# [What the task asks]
The answer is the exact run of lines in the listing below from the line containing "Górnictwo w Polsce." up to and including the line containing "Ejemplos: Los Tres Cerditos El Pequeño Ganso", with pictures removed.

# [Input records]
++++++++

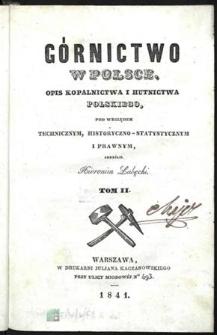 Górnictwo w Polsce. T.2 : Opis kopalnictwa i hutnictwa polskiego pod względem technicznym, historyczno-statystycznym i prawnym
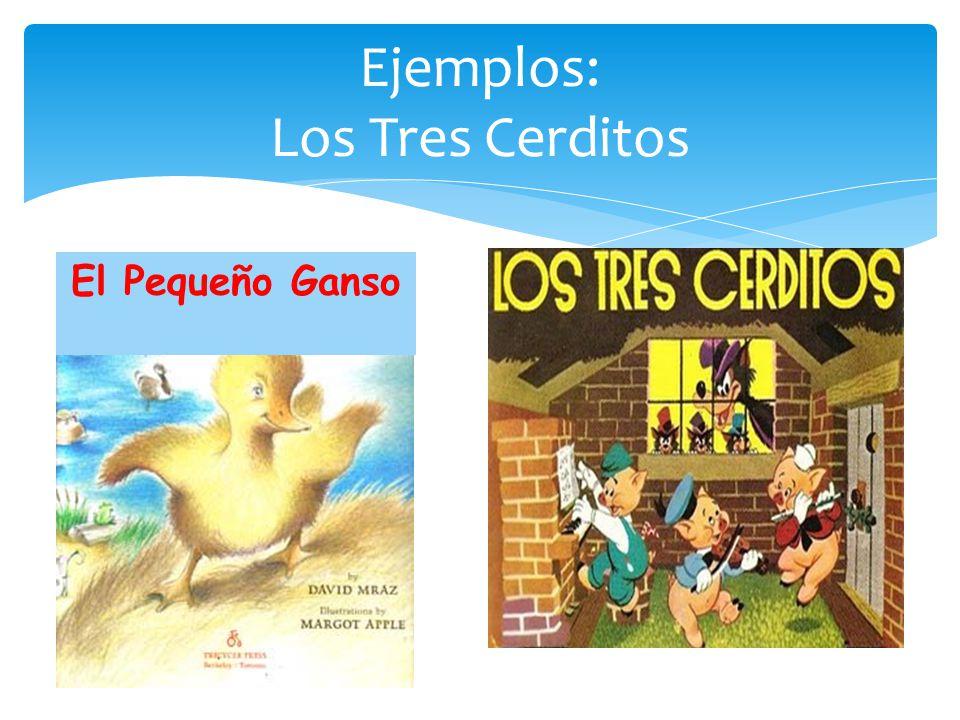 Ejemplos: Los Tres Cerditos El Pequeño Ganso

++++++++

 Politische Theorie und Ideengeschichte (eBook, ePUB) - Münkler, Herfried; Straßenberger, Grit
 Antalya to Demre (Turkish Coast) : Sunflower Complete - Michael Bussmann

++++++++

# [Solution to this exercise]
 Górnictwo w Polsce. T.2 : Opis kopalnictwa i hutnictwa polskiego pod względem technicznym, historyczno-statystycznym i prawnym
 Ejemplos: Los Tres Cerditos El Pequeño Ganso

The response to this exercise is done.